Übungstext:
╭──

Das Ausgangsmaterial sind Photographien von Reisen in Europa, in Asien, in denen er Eindrücke, das heißt Bilder und damit auch Erinnerungen einfängt, Momente, die sich im Film, besser auf der Festplatte der Digitalkamera aneinander reihen.

Ich sage bewusst Momente, Bruchteile von Sekunden, in denen die Kamera das Motiv einfängt als Kern einer Geschichte, einer Episode, einer Landschaft, als Ort in einer Stadt und vielem anderem mehr, was man mitnehmen kann als Bilder, wenn man mit offenen Augen und mit offenem Objektiv durch die Welt reist.

Während wir vielleicht im Machen der Aufnahme den künstlerischen Akt suchen, fängt bei Thomas Petri der künstlerische Prozess, die Verarbeitung zuhause im Photoatelier an - sein Instrument, sein Werkzeug ist der Computer. Die Aufnahmen sind schon mit der Digitalkamera gemacht, bestehen also letztlich aus ganz vielen Bits, Pixeln, die nun zum eigentlichen Material des Künstlers werden. Mit selbst geschriebenen Programmen werden die Bilder in viele Komponenten zerlegt, jedes der Elemente wird einzelnen bearbeitet, verändert, und dann wird das Bild neu komponiert, oft aus mehreren Bildern.

Kunsttheoretisch formuliert geschieht der Bildprozess zuerst in dem Schritt der ,De-konstruktion', der zu den Elementen des Bildes führt. Im zweiten Schritt werden diese Elemente aufgeladen mit Farbe, mit Dehnung, vollzieht sich ein Prozess der Abstraktion bis zur Unerkenntlichkeit, aus dem neue, andere Formen erwachen, neu konstruiert, neu geschaffen werden: Farbbahnen, Farbstrukturen in Bewegung und was Sie sonst alles entdecken können. Unwillkürlich denkt man an Malerei ob der intensiven Farbsättigung der Bilder, der Abstraktion in Farbbahnen und Strukturen, der Unschärfe, die heute so ein großes Thema der Kunst ist. Ich stelle mir vor, wie die Maus zum Pinsel wird, weiß aber mittlerweile, dass dem nicht so ist. So hat jedes Bild eigentlich zwei Geschichten: den Moment der Aufnahme und den abstrahierenden und neu konstruierenden Prozess der Gestaltung.

Menschliche Figuren, Landschaftspartien, Häuser und Stadtarchitekturen u.a.m. sind noch zu erkennen, manchmal auch nur mehr zu ahnen in der farbigen Abstraktion, in der Verzerrung, in der Dynamik des Stauchens und Dehnens und der Bewegung der Gestaltung. Thomas Petri tastet sich so an die Grenze zwischen Realität und Abstraktion, zwischen Gegenstand und rein informeller, "malerischer" Geste. Und genau da findet Imagination, Bild werden im Auge und im Gehirn statt, zwischen Erkennen und Assoziieren, Wahrnehmung und Vorstellung, und dies Wechselspiel, dieses Rätseln und sich in die Bewegung und die Formen einlassen ist es, woran sich unser Bedürfnis nach Erkennen und Verstehen verankern kann.

╰──

Bereitgestelltes Material:
╭──

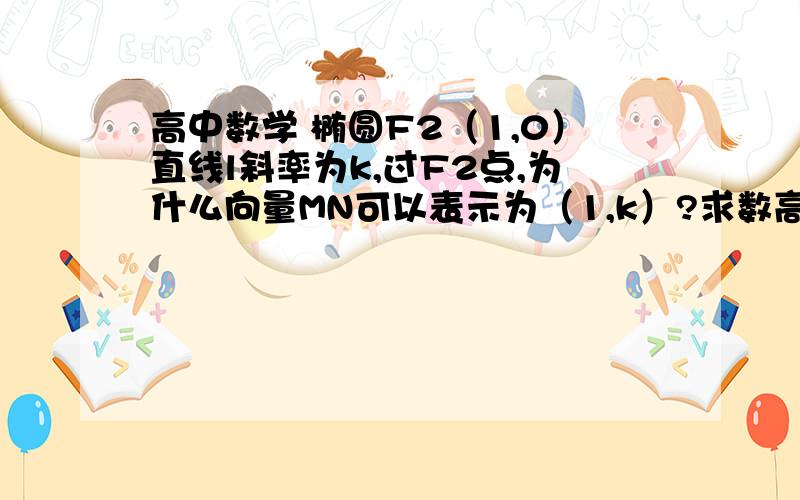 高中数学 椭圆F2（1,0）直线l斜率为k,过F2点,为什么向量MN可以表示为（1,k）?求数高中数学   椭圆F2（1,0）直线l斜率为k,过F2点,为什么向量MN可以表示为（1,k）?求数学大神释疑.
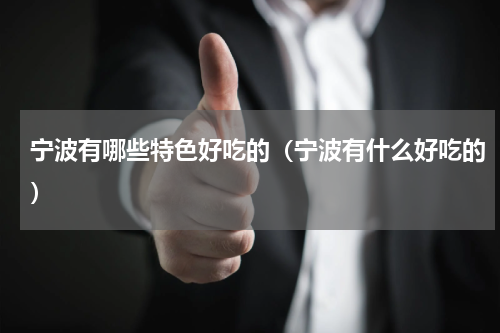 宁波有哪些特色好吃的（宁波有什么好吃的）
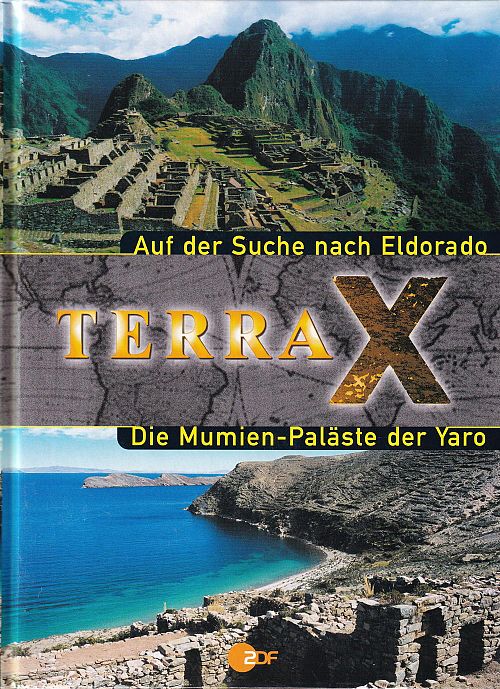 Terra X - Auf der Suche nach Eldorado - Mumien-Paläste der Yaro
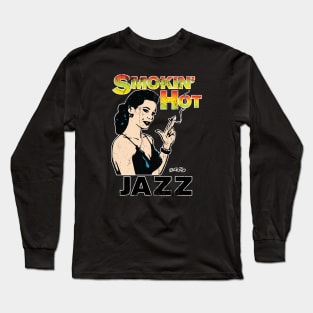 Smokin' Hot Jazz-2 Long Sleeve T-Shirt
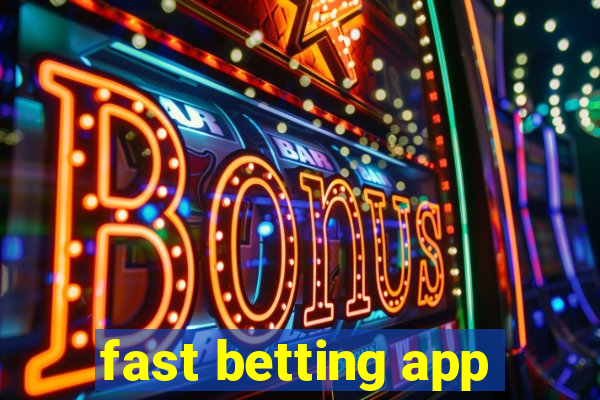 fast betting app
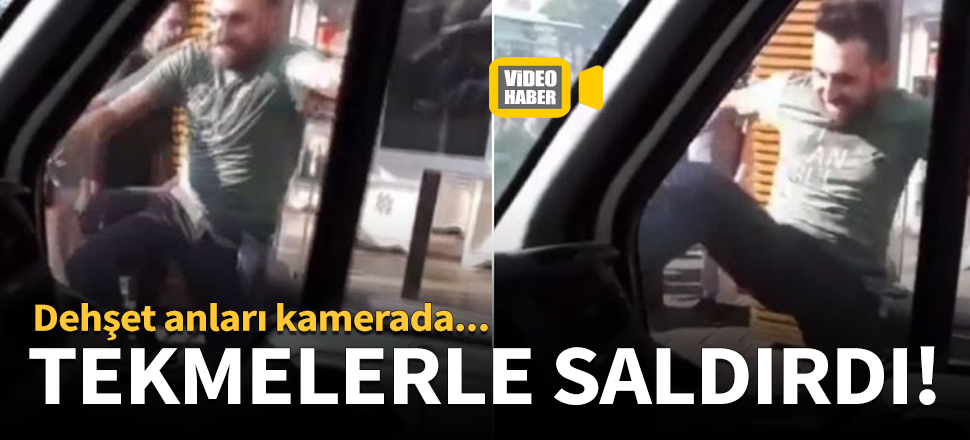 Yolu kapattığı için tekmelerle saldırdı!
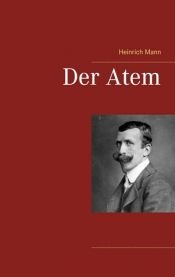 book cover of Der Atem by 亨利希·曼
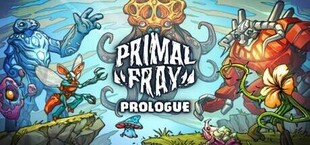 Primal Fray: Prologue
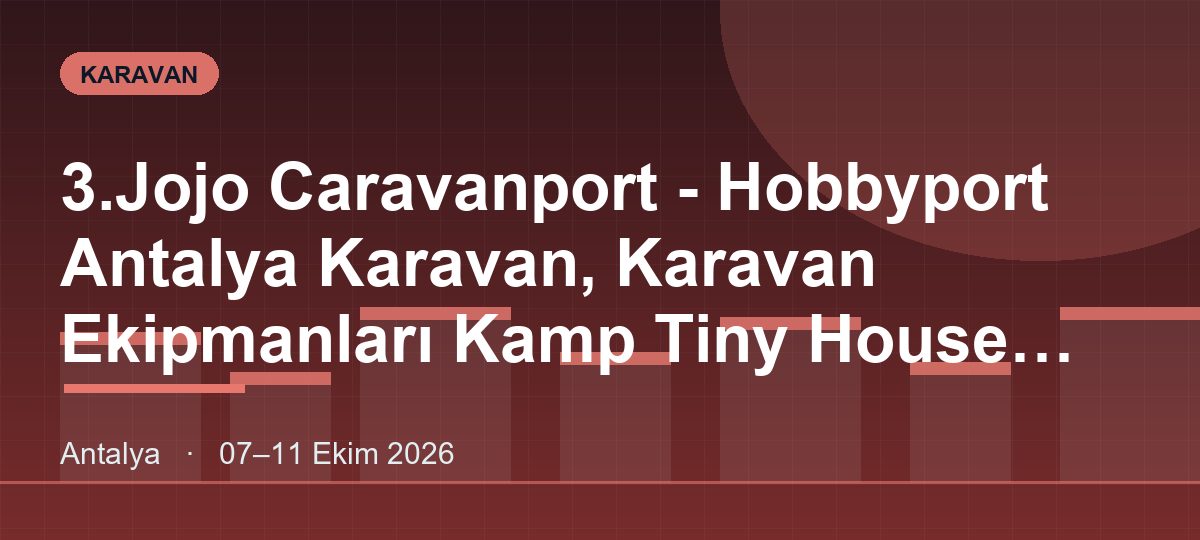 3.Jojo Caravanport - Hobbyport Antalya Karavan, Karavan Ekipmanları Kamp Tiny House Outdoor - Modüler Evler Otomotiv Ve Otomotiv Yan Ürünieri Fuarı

╰──
╭──

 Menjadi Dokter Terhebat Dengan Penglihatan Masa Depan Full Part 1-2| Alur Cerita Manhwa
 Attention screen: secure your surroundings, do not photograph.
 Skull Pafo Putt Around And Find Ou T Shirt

╰──
╭──

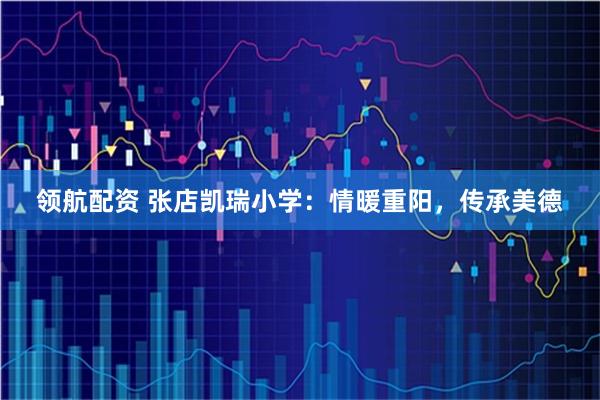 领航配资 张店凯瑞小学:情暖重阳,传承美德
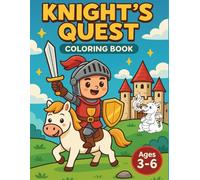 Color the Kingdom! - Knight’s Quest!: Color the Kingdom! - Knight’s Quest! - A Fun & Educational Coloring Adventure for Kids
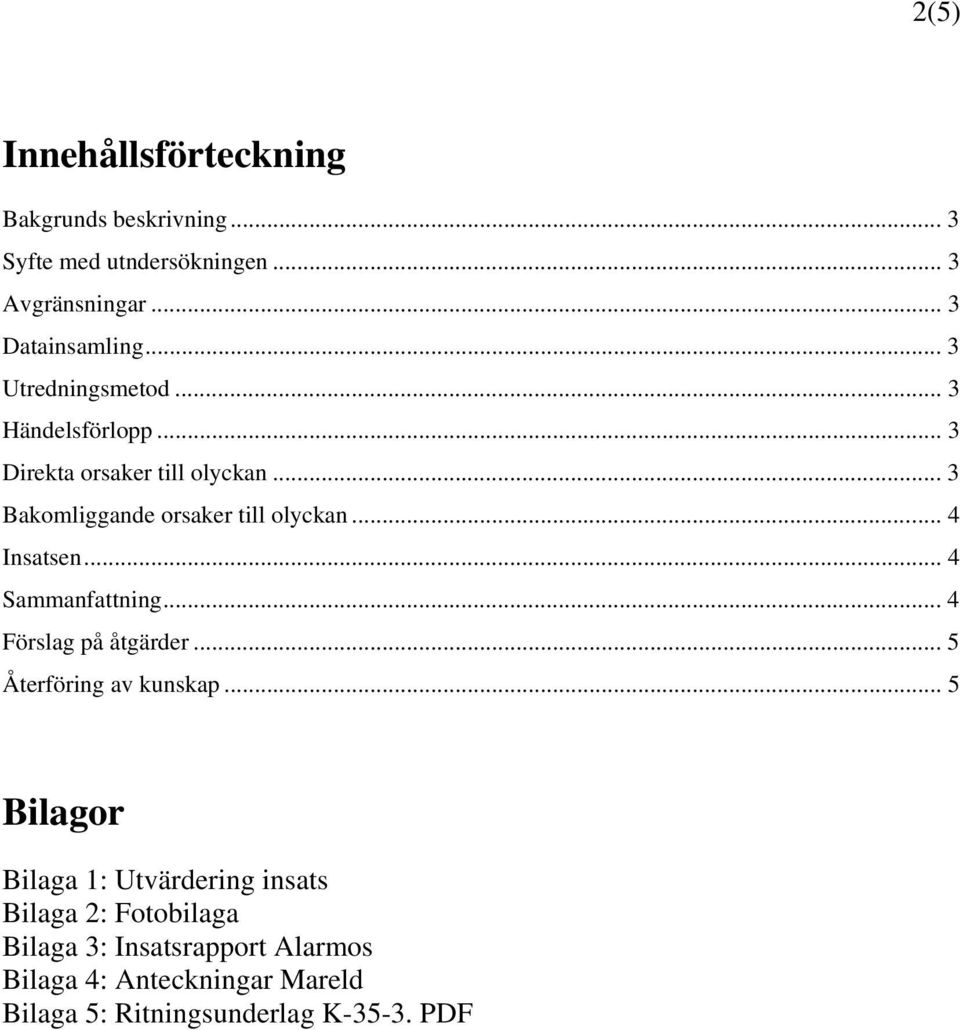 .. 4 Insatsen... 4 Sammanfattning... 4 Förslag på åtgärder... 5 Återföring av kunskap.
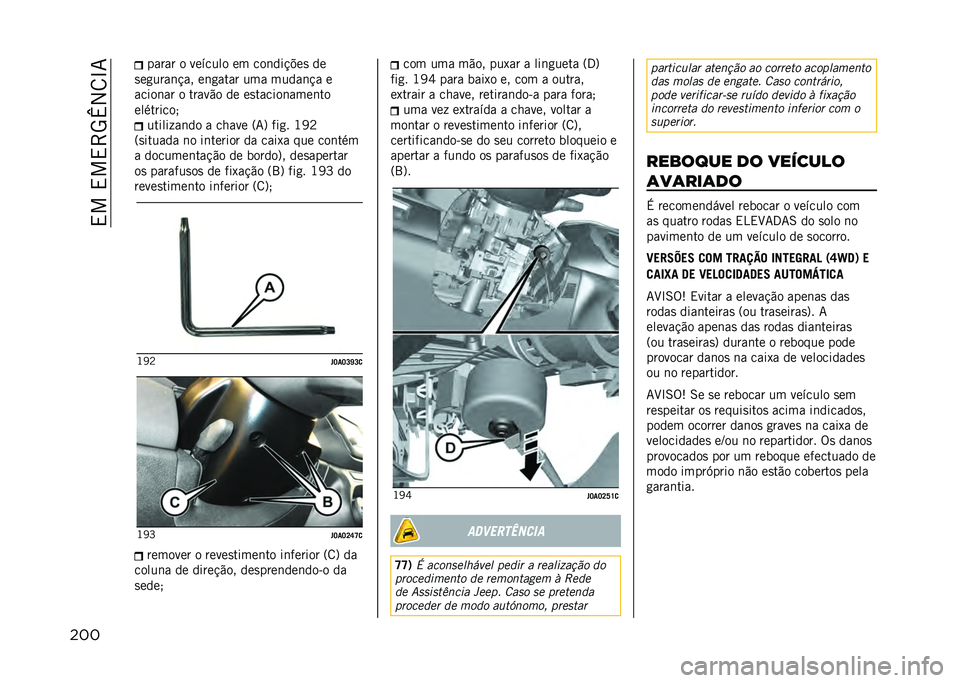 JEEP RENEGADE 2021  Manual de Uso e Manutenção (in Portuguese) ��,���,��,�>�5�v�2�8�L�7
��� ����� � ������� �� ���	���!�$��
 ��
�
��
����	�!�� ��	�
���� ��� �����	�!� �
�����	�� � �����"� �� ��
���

╰──

Ziel der Übung:
Wie lautet der Übungstext ab der Stelle mit „Während wir vielleicht“ bis einschließlich „aus mehreren Bildern.“, wenn du darin „Computer“ gegen „Rechner“ tauschst? Die Einträge stammen aus einer anderen Quelle.

Erledigte Aufgabe:
Während wir vielleicht im Machen der Aufnahme den künstlerischen Akt suchen, fängt bei Thomas Petri der künstlerische Prozess, die Verarbeitung zuhause im Photoatelier an - sein Instrument, sein Werkzeug ist der Rechner. Die Aufnahmen sind schon mit der Digitalkamera gemacht, bestehen also letztlich aus ganz vielen Bits, Pixeln, die nun zum eigentlichen Material des Künstlers werden. Mit selbst geschriebenen Programmen werden die Bilder in viele Komponenten zerlegt, jedes der Elemente wird einzelnen bearbeitet, verändert, und dann wird das Bild neu komponiert, oft aus mehreren Bildern.